ONKOLOJİ HASTALARI İÇİN RİSKLİ YİYECEKLER
Kemoterapi ve diğer tedaviler sırasında yaşanılan yan etkiler nedeniyle de bazı yiyeceklerin tüketilmesi sakıncalı olabilir. Örneğin, ishal durumunda tam tahıllı ekmekler, yüksek posalı sebze ve meyveler ishalin şiddetinin artmasına neden olabilir. Bu durumda daha az posalı beslenmek, beyaz ekmek, haşlanmış patates, pirinç lapası, muz gibi besinleri tercih etmek faydalı olacaktır. Bu besinler bağırsak hareketlerini yavaşlatıp bağırsaktaki fazla suyun emilmesini sağlayacaktır. Kemoterapiye bağlı gelişen kabızlıkta ise bağırsak hareketlerini hızlandırmaya yardımcı olabilen yüksek posalı, yağlı yiyecekler ve sıvı tüketimini arttırmak, beslenmenin yanında fiziksel olarak aktif olmak kabızlığın geçmesinde etkili olacaktır. Kemoterapi veya kullanılan akıllı ilaçlar nedeniyle onkoloji hastalarında sıklıkla bağışıklık düşüklüğü görebiliyoruz. Bağışıklık sisteminin düştüğü durumlarda hastaların vücutta inflamasyona neden olabilecek yiyeceklerden uzak durmasını istiyoruz. Özellikle şekerli gıdalar, pastörize edilmemiş süt ürünleri, küfle olgunlaştırılmış peynirler tüketilmemelidir. Hijyen açısından iyi pişmemiş et ürünleri ve iyi yıkanmamış çiğ sebze meyveler de riskli grupta sayılabilir. Hastaların özellikle bağışıklığın düştüğü dönemlerde bu tarz riskli yiyeceklerden uzak durması gerekmektedir.

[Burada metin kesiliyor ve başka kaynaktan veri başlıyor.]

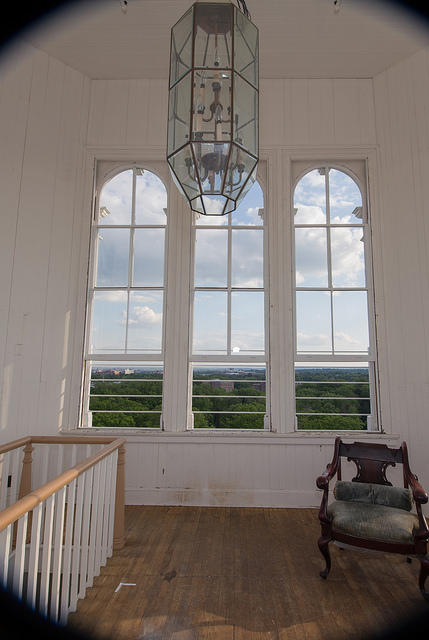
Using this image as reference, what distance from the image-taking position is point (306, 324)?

YETERLİ VE DENGELİ BESLENME TEDAVİ SÜRECİNİ OLUMLU ETKİLİYOR
Bilimsel çalışmalar, tedavi gören onkoloji hastalarında protein, karbonhidrat ve yağ gibi makro besin öğelerinden ve vitamin mineraller gibi mikro besin öğelerinden yeterli ve dengeli beslenmenin tedavi sürecini olumlu etkilediğini göstermiştir. İhtiyaca göre her gün yumurta, süt ürünleri tüketilmeli, günde 4-5 porsiyon sebze ve meyveye yer verilmelidir. Günlük posa ihtiyacını karşılamak için çavdarlı, kepekli tam tahıllı ürünler, fındık, badem ceviz gibi yağlı tohumlar tercih edilmelidir. Ağırlıklı olarak yemeklerde zeytinyağı kullanmak antioksidan alımı ve enfeksiyon azaltıcı etkisi nedeniyle faydalı olmaktadır. Sağlıklı beslenme ve ideal vücut ağırlığının korunması ile kolorektal, meme, mide, karaciğer, safra kesesi ve safra yolu kanseri riskinde azalma olduğu görülmüştür. Ayrıca kanseri yenmiş bireylerde hastalığın nüks riskini azalttığı bilimsel çalışmalar tarafından desteklenmektedir. Genel olarak zararlı sayılan paketli gıdalardan uzak durmak, haftada en fazla 2 gün kırmızı et, 2-3 gün beyaz et, kalan günler kuru baklagillerden zengin beslenmek gerekmektedir. Süt, yoğurt, ayran, peynir gibi süt ve süt ürünlerinin yarım yağlı olanları tercih edilmelidir. Mevsiminde taze sebze meyveler haftanın her günü tüketilmelidir.